Artist: Rakim
Album: The 18th Letter
Song Title: Skit #3 (The 18th Letter)
概要
1997年にリリースされたRakimのソロ・デビューアルバム『The 18th Letter』に収録されている3つ目のスキット(語り)である。彼がシーンから遠ざかっていた5年間、NasやThe Notorious B.I.G.、Jay-Zといった次世代のスターたちが次々と台頭したが、コアなヘッズやメディアは常に彼らを「Rakimと比較」して語っていた。本スキットは、Rakimがいかにヒップホップにおける「MCの絶対的基準」であり続けていたかを示す彼自身の肉声である。ストリートを歩けば、人々からまるで「火星人」を見るかのような畏敬の念を持たれ、「The God(神)」と崇められることに対する率直な思いが語られている。商業的な成功や業界の派手なギミックではなく、ストリートからの純粋なプロップス(リスペクト)こそが彼がマイクを握り続ける唯一の理由であり、ヒップホップというカルチャーへの深い愛と結びつきがにじみ出た、短くもエモーショナルなトラックである。
和訳
So just knowing that people, um...
だから、人々が、ええと...
Compare me with every hot kid that come out and...

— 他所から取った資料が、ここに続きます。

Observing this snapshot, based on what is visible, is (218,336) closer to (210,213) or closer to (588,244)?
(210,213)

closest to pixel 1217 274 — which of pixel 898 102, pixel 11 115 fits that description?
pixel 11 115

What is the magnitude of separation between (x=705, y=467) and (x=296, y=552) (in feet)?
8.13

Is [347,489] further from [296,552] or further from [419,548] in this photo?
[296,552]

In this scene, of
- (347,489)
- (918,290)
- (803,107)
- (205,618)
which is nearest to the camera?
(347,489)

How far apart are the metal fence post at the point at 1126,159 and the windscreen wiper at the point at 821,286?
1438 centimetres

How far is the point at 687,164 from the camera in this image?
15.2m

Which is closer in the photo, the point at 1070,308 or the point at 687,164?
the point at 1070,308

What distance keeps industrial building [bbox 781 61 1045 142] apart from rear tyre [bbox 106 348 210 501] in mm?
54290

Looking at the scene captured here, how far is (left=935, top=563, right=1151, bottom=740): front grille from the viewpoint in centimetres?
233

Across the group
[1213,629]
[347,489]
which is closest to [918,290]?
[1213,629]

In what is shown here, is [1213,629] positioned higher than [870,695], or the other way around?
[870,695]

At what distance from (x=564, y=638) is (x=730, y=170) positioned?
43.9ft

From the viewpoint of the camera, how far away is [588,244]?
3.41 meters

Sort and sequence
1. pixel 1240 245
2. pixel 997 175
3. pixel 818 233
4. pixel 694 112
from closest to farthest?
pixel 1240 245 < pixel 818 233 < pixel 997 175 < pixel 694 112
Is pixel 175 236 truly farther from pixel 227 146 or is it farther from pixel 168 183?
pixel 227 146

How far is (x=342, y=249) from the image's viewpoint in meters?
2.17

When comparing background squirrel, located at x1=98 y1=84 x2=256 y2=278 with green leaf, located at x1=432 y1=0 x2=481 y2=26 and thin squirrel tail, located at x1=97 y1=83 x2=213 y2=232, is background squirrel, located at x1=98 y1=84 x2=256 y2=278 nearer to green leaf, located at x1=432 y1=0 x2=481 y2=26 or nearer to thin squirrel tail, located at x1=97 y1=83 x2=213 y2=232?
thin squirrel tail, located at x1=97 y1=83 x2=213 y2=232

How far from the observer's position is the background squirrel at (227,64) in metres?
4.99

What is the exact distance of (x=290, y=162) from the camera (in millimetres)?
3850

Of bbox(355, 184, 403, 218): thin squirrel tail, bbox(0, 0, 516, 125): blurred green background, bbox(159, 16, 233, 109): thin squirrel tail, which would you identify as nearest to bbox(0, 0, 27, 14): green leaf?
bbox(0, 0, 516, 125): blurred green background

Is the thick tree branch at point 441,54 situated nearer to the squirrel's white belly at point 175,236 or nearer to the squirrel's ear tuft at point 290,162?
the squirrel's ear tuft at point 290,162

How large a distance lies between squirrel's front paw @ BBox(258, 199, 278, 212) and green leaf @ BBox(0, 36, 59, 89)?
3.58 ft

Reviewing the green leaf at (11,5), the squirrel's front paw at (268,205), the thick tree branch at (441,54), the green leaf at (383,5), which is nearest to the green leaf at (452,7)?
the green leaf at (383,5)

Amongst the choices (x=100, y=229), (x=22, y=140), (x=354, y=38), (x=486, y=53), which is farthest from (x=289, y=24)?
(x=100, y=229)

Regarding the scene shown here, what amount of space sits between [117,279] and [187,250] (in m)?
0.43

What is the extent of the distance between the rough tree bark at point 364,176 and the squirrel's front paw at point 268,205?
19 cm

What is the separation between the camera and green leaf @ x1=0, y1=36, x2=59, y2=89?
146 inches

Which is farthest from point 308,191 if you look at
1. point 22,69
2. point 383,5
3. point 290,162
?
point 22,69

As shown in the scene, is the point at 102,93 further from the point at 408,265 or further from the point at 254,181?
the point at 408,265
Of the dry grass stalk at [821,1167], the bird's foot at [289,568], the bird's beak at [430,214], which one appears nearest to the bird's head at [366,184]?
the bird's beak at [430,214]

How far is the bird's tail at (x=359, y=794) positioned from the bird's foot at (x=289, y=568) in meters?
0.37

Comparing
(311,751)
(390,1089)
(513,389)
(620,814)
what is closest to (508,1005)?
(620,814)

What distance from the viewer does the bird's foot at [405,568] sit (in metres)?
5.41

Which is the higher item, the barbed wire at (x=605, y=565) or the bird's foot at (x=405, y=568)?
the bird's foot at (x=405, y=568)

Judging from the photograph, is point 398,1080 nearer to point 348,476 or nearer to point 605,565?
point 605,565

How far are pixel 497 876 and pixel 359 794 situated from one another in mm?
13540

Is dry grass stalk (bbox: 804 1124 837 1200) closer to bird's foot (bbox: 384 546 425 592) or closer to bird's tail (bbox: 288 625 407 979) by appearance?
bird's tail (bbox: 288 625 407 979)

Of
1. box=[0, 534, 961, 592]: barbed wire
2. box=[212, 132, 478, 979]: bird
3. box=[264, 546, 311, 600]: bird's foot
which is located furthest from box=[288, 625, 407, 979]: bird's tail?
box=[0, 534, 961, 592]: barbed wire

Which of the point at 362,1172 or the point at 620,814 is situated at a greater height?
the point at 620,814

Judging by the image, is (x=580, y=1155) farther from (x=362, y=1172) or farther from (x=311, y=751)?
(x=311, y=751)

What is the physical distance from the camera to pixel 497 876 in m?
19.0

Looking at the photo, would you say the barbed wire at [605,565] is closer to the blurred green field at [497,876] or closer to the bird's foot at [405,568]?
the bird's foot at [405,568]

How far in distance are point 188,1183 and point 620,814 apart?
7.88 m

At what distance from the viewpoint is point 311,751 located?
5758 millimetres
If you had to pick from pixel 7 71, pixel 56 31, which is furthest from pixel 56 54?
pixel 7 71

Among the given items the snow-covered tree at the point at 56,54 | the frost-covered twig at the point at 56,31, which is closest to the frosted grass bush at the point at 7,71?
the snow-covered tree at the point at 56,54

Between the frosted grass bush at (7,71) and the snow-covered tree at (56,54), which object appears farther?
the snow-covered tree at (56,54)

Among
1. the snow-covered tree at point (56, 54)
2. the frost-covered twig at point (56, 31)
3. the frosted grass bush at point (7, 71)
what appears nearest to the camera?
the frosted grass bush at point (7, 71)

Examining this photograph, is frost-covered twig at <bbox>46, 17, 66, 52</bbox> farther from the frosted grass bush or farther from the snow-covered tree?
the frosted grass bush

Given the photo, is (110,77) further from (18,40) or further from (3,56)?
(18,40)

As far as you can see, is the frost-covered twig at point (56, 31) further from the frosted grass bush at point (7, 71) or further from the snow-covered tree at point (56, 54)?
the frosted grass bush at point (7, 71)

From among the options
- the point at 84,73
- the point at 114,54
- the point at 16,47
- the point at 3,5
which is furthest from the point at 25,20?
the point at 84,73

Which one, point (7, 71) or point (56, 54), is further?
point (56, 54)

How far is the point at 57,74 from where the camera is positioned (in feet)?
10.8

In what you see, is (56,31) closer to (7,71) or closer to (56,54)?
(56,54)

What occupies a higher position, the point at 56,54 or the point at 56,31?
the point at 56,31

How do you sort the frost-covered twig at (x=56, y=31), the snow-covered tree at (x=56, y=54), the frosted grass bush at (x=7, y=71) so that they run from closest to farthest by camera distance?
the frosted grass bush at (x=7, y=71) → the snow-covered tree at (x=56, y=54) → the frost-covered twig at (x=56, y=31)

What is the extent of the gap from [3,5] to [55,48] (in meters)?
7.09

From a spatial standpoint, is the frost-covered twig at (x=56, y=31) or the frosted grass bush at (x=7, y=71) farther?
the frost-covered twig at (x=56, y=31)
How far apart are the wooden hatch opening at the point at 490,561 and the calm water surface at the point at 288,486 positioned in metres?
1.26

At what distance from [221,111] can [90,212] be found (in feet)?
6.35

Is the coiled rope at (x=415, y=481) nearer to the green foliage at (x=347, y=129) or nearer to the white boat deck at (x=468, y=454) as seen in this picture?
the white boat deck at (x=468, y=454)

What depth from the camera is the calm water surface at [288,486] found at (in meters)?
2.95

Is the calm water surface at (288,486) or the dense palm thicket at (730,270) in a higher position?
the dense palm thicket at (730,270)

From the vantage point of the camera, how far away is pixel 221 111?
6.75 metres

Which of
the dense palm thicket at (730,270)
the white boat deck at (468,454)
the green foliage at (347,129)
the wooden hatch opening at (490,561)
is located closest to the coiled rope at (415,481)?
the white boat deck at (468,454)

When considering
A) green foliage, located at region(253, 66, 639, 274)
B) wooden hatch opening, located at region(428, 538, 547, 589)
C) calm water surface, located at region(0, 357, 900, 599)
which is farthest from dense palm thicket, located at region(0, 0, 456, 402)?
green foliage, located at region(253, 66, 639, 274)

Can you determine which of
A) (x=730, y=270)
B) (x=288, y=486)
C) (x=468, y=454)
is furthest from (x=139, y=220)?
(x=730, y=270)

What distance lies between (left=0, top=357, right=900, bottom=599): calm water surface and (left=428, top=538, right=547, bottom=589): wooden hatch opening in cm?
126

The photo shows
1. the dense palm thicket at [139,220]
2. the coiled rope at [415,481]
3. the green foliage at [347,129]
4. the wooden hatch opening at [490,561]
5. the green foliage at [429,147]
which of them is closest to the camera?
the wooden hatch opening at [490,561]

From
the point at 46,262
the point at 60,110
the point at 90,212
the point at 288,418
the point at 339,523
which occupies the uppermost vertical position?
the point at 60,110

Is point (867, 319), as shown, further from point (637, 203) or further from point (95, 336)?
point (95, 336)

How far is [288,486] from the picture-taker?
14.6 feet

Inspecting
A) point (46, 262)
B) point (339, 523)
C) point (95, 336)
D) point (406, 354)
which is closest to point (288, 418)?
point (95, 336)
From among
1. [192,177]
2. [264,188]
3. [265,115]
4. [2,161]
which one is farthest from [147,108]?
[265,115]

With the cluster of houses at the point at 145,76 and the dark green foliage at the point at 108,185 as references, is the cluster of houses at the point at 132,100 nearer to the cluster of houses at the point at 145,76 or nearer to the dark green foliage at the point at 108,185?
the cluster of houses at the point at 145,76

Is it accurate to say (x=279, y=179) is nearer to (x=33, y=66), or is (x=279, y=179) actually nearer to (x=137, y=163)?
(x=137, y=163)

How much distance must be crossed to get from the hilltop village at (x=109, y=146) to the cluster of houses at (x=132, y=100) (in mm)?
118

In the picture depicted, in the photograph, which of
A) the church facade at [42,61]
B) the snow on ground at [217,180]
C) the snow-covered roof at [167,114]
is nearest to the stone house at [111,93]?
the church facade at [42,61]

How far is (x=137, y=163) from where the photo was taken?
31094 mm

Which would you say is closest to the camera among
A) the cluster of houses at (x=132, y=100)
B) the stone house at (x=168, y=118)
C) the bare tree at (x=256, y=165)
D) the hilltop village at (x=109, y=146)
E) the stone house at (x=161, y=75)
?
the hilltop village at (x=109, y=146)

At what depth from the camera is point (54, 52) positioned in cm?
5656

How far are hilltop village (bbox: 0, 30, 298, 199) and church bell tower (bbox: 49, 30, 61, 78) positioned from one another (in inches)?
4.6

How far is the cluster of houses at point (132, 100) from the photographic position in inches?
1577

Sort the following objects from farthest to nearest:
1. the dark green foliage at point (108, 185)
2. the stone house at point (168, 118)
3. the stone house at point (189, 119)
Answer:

新しく出てくるイケてる若手たち全員と俺を比較しているって知ること、そして...
※Rakimのブランク期間中(92年〜97年)にデビューしたNasやSnoop Dogg、Wu-Tang Clanなどの新世代の天才MCたちが、常に「Rakimの再来か?」「Rakimを超えられるか?」という基準で語られていた事実を指している。
You know, the expressions people give me when I see 'em in the streets sometimes
分かるだろ、時々ストリートで出会った時に人々が俺に向けるあの表情
You know, people be looking at me like I'm a martian
分かるか、連中は俺をまるで火星人でも見るかのように見つめてくるんだ
※Rakimの存在があまりにも伝説的であり、もはや生身の人間ではなく、宇宙人や神話上の生き物のような畏敬の対象としてストリートから見られていることを表現している。
Like, "Yo, it's the god", you know'm'sayin'
「ヨォ、神だ」ってな感じでさ、俺の言ってること分かるか?
※「the god」は、Rakimの愛称である「The God MC」に由来する。ヒップホップにおいて彼が頂点に立つ絶対的な存在であることをストリートのヘッズたちが自発的に認めている証明であり、同時にファイブ・パーセンターズ(5 Percent Nation)の「黒人男性=神(God)」という教義にもかかっている。
But that alone, man, keep me lovin' this, man, lovin' this
でもな、ただそれだけで、俺はこれを愛し続けられるんだ、本当に、これを愛し続けられるんだ
※「this」はヒップホップそのもの、あるいはMCとしての生き方を指す。複雑な契約トラブルや業界のしがらみを乗り越え、ストリートのファンからの純粋な愛とリスペクトこそが自身の最大の原動力であることを、飾らない言葉で静かに宣言している。